Retype, character for character, the line containing "United States, site lebec_CA-20." along with each line after it through the end of the data, and only those.

Saved data entries:
■ ■ ■

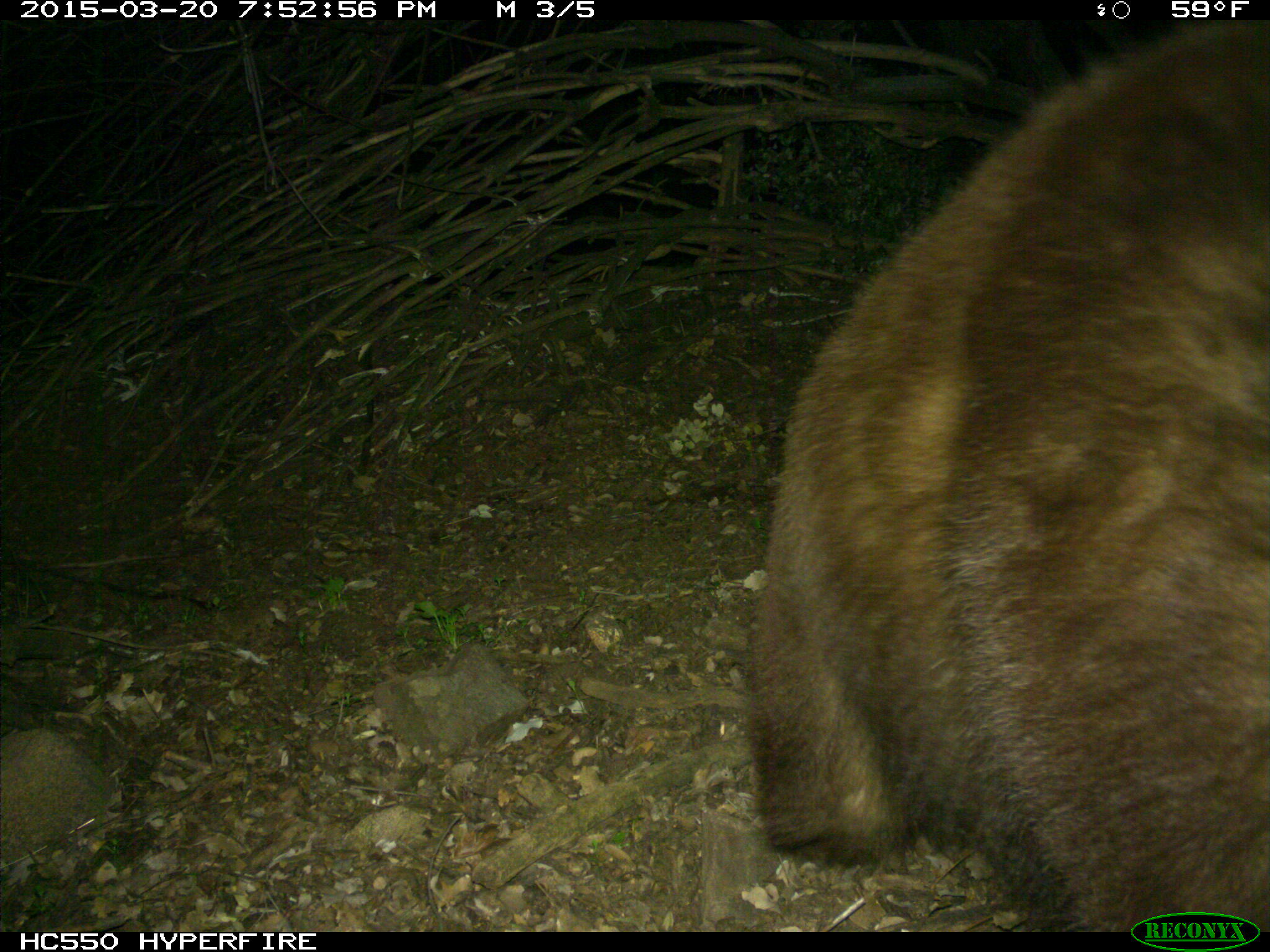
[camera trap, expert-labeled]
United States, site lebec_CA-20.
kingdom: Animalia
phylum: Chordata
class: Mammalia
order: Carnivora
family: Ursidae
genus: Ursus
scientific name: Ursus americanus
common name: american black bear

■ ■ ■

* ANSWER FOR THIS EXERCISE
United States, site lebec_CA-20.
kingdom: Animalia
phylum: Chordata
class: Mammalia
order: Carnivora
family: Ursidae
genus: Ursus
scientific name: Ursus americanus
common name: american black bear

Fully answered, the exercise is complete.